Authentic language teaching?

by Derek Morrison, 19 December 2010

I come across the odd gem in my eclectic podcast listening and such was the case with an item in the BBC World Service radio programme Digital Planet of 15 September 2010 which focused on the work of Glovico.org which in its own words describes itself as :

“,,, a “fair-trade” language learning website, empowering people in the developing world to offer language learning opportunities to students in developed countries.”

The BBC News item about the initiative (17 September 2010) and the Digital Planet podcast are self explanatory and are both well worth a read and listen. Demonstrating perhaps another way of approaching teaching and learning and enabling those in other, sometimes less endowed, parts of the world to contribute whilst making a modest financial gain?

ESTICT showcases engagement at a distance

by Derek Morrison, 14 December 2010

I post to a number of technology in HE related blogs and when I feel there are items of general interest I also post them here in Auricle. This is one such posting which today focuses on the work of one special interest group.

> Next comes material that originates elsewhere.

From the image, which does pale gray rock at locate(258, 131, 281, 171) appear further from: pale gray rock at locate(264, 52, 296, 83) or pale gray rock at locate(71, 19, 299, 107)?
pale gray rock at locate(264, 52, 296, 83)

There are now a number of special interest groups in the UK HE sector focusing and exploring various aspects of enhancing learning through the use of technology which the UK’s Higher Education Academy has helped give birth to, e.g. ELESIG, MELSIG, QAQESIG, SSELF, HEthicsWeb2.0, ESTICT, and just getting underway Games, Virtual Worlds and Higher Education. These SIGs are totally self-organising entities which plan and run their own online and face-to-face events, create their own resource bases, seek sponsorship, establish synergies, and, in some cases, undertake small scale investigations into their particular foci of interest; all are good examples of how peer education and development can make a valuable contribution to the HE ecosystem. We should also note that there are also other SIGs set up independently of the UK HE Academy such as the Association for Learning Technolgy’s (ALT) Video in Education SIG (ViE SIG) and Learning Environment Review SIG (LERSIG).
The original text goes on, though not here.